In 1960, a large migration of Diamondback moths was carried by winds and tracked over 2,000 km from the Baltics. The diamondback moth is said to be the world’s worst insect pest of brassica vegetable crops such as cabbage, canola, broccoli, cauliflower, and kale – costing farmers US$4-5 billion annually worldwide.

The sheer strength of the FAW invasion in Africa has been overwhelming. With so many smallholder farmers with severely limited funds for conventional pesticides, many have taken to using local remedies of herbal hand-applied liquid concoctions and encouraging the proliferation of local ant predators.

What is generally agreed, is no-one wants the nuclear option of relying on conventional pesticides with toxic chemicals that can damage the immediate environment and harm humans if not properly protected. Governments and farmers want Integrated Pest Management but cheaply.

Strategies can include genetically modified maize plants, bacteria, viruses, fungal spores, nematodes, to parasitoid wasps, and, of course, natural pesticides.

“Insects destroying pest insects. I like that and have seen it in action many times,” said Horsley.

“In Brazil, field trials with the tiny wasp, Telenomus remus, have shown to be highly effective against FAW. T. remus arrived in Africa prior to FAW, so, it would appear to be a major potential pest control option as these tiny wasps can be reproduced commercially in their millions as is happening with another excellent parasitoid wasp Trichogramma presiotum and Chelonus insularis. You can buy T. presiotum from a company in Arizona.

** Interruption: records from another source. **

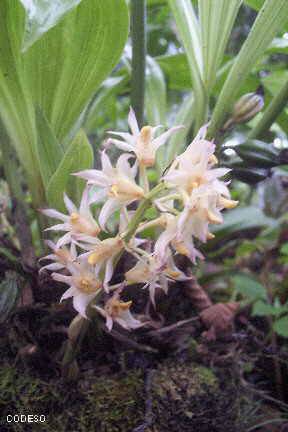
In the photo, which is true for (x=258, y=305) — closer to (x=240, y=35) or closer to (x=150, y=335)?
(x=150, y=335)

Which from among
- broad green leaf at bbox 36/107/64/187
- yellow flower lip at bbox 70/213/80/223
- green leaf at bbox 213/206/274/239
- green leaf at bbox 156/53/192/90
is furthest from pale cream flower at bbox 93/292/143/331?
green leaf at bbox 156/53/192/90

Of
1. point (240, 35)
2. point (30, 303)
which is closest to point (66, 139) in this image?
point (30, 303)

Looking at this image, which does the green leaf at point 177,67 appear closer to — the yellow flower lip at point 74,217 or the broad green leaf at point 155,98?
the broad green leaf at point 155,98

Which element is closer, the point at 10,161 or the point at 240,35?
the point at 10,161

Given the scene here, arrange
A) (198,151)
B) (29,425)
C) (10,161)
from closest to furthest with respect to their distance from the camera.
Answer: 1. (198,151)
2. (29,425)
3. (10,161)

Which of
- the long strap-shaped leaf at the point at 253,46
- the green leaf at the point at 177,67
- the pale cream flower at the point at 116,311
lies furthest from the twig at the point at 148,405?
the green leaf at the point at 177,67

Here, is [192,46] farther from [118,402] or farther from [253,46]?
[118,402]

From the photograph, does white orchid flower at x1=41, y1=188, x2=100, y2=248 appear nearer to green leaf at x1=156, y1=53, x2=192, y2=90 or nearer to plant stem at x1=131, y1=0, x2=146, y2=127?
plant stem at x1=131, y1=0, x2=146, y2=127
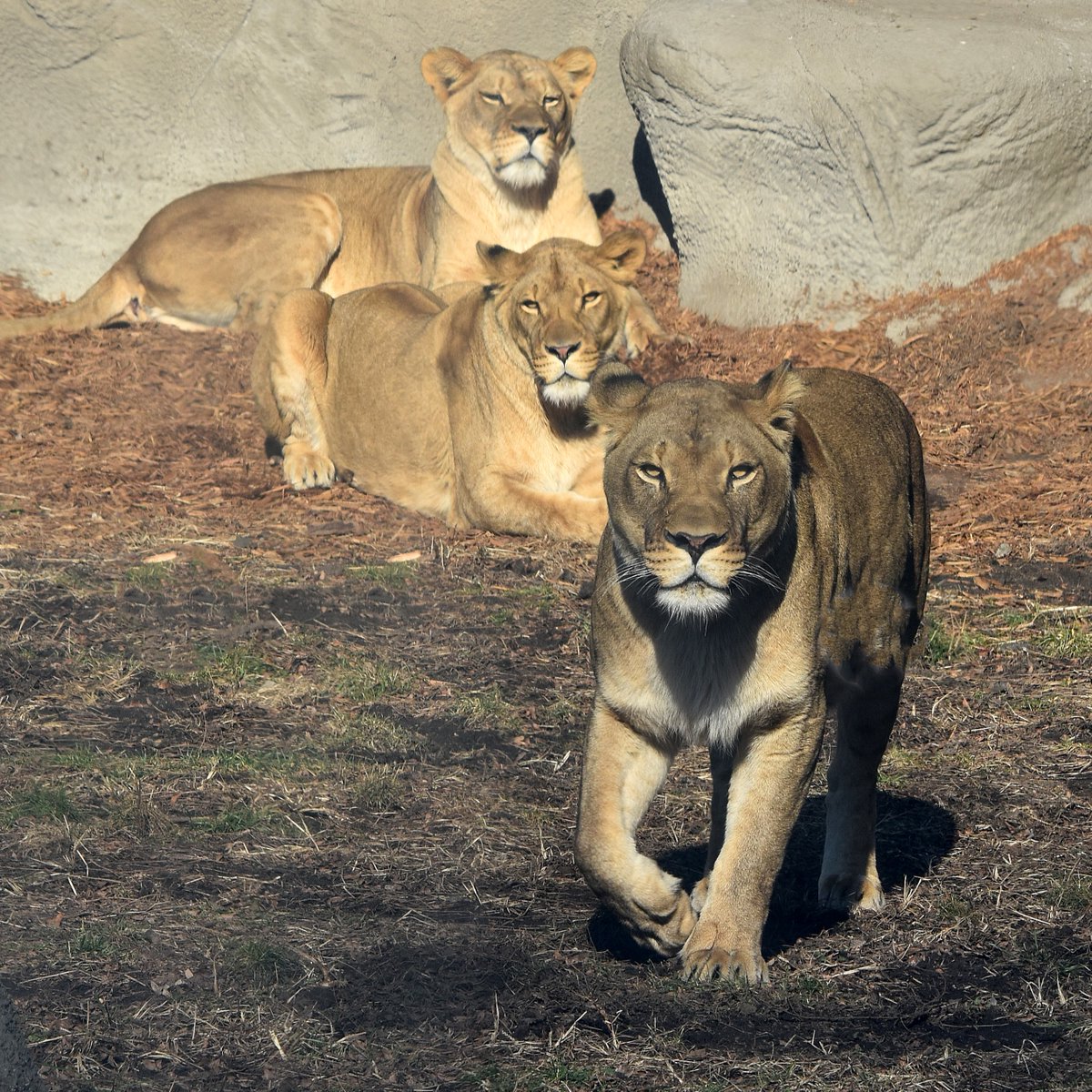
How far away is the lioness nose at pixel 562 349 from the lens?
7113mm

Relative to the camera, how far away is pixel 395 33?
11312mm

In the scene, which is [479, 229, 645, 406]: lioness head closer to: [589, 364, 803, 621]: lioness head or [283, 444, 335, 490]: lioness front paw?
[283, 444, 335, 490]: lioness front paw

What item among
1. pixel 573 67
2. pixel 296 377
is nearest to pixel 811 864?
pixel 296 377

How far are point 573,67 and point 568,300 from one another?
3.26 m

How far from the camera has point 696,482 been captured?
351 cm

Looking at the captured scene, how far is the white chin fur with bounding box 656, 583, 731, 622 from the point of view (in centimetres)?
344

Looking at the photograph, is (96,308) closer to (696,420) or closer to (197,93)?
(197,93)

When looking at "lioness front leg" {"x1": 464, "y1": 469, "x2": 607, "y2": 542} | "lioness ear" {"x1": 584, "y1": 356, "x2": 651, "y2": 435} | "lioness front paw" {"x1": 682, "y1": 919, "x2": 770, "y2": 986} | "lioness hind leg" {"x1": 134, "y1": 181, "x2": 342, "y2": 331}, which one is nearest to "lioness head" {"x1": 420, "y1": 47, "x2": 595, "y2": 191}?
"lioness hind leg" {"x1": 134, "y1": 181, "x2": 342, "y2": 331}

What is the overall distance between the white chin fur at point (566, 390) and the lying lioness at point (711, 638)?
3.36 metres

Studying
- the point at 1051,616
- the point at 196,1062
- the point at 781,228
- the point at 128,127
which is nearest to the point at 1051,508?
the point at 1051,616

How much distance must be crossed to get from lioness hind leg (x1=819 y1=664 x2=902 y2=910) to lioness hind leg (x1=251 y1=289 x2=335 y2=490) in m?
4.90

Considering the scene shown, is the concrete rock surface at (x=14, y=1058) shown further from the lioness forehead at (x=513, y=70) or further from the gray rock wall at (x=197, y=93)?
the gray rock wall at (x=197, y=93)

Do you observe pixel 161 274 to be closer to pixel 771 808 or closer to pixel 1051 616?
pixel 1051 616

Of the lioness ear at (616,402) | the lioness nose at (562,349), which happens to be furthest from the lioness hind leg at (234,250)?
the lioness ear at (616,402)
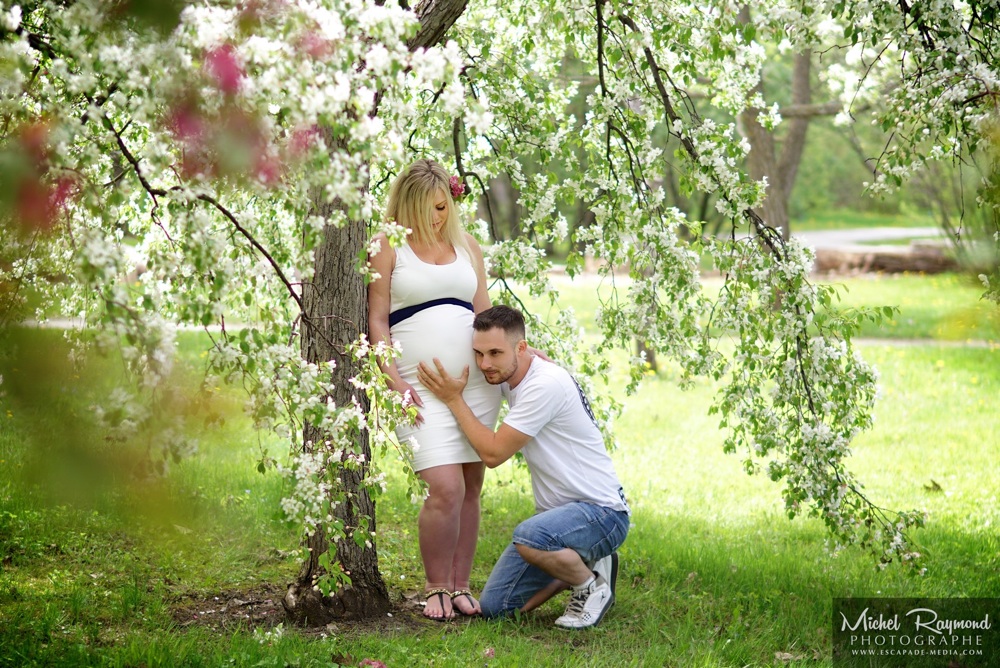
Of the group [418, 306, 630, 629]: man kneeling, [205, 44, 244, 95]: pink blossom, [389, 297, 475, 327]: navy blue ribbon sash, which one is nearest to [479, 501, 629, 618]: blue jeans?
[418, 306, 630, 629]: man kneeling

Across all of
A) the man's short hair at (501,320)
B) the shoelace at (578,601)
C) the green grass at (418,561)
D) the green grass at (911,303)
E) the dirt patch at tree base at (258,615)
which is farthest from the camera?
the shoelace at (578,601)

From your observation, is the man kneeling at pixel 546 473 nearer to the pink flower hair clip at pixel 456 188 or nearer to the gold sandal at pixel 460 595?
the gold sandal at pixel 460 595

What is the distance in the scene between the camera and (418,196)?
416 cm

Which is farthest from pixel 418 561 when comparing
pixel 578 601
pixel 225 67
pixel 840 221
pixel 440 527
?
pixel 840 221

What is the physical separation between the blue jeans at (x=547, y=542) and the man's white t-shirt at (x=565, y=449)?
0.25ft

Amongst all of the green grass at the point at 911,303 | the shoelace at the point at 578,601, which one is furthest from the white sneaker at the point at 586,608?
the green grass at the point at 911,303

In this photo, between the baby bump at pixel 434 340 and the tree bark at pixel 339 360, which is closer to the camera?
the tree bark at pixel 339 360

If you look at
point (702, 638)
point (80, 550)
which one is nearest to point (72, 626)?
point (80, 550)

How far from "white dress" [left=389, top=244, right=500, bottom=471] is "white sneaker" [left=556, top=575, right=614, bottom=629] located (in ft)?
2.58

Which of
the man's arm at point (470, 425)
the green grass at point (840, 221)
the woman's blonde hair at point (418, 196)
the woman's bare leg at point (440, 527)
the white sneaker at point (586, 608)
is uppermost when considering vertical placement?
the green grass at point (840, 221)

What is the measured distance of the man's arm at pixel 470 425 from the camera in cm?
408

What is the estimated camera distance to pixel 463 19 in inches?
240

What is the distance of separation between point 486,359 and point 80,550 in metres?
2.39

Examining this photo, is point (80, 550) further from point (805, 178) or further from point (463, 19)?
point (805, 178)
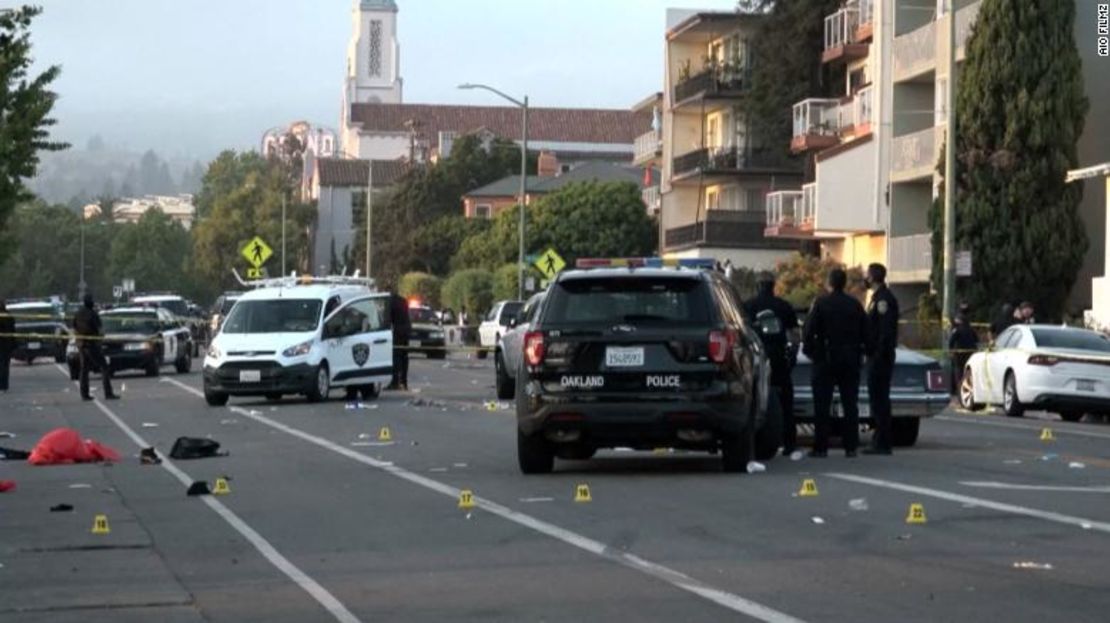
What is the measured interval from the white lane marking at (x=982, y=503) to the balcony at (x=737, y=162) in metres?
58.9

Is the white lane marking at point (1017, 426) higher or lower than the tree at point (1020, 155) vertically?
lower

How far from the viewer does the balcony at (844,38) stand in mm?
65625

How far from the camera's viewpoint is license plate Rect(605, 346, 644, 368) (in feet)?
62.3

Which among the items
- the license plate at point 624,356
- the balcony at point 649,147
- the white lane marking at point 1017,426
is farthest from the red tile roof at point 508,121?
the license plate at point 624,356

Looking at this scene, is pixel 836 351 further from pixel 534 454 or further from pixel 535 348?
pixel 535 348

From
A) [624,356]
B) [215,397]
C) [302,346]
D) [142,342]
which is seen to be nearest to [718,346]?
[624,356]

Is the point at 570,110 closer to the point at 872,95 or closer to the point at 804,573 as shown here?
the point at 872,95

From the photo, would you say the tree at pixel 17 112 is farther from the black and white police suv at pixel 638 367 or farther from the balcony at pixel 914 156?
the balcony at pixel 914 156

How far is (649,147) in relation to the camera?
9281 cm

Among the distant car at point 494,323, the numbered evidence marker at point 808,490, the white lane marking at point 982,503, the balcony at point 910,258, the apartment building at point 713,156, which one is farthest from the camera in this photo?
the apartment building at point 713,156

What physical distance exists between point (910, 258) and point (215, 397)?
27.3 metres

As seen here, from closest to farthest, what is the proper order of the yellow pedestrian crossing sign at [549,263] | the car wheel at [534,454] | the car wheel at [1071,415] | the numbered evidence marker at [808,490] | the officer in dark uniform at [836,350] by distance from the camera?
the numbered evidence marker at [808,490], the car wheel at [534,454], the officer in dark uniform at [836,350], the car wheel at [1071,415], the yellow pedestrian crossing sign at [549,263]

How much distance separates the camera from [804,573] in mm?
12844

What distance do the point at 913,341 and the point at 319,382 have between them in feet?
70.9
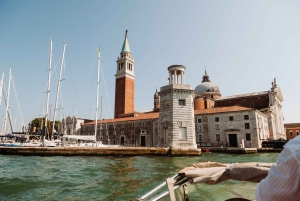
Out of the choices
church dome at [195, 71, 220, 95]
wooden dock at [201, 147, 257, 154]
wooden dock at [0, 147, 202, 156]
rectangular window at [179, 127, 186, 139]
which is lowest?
wooden dock at [201, 147, 257, 154]

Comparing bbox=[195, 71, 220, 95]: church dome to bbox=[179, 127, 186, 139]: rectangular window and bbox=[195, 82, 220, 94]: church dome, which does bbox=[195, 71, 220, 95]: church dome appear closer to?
bbox=[195, 82, 220, 94]: church dome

Wasp eating Cabbage White caterpillar, UK_sm

“Many control options are available but it is gearing up to use them, understanding what to use, when, the training process, funding, are all critical factors in this truly overwhelming global plague which will take time while millions of people will continue to suffer from corn shortages. I just hope this situation gets quickly recognized as a global responsibility and is tackled as such.

“At the end of the day, you may and probably will be able to control FAW with a suite of control measures, but you still won’t be able to control the weather which can wipe out crops even more effectively than pest plagues and that deadly combination would appear, whether temporarily or permanently, to be a trend in places like Zimbabwe,” concluded Horsley.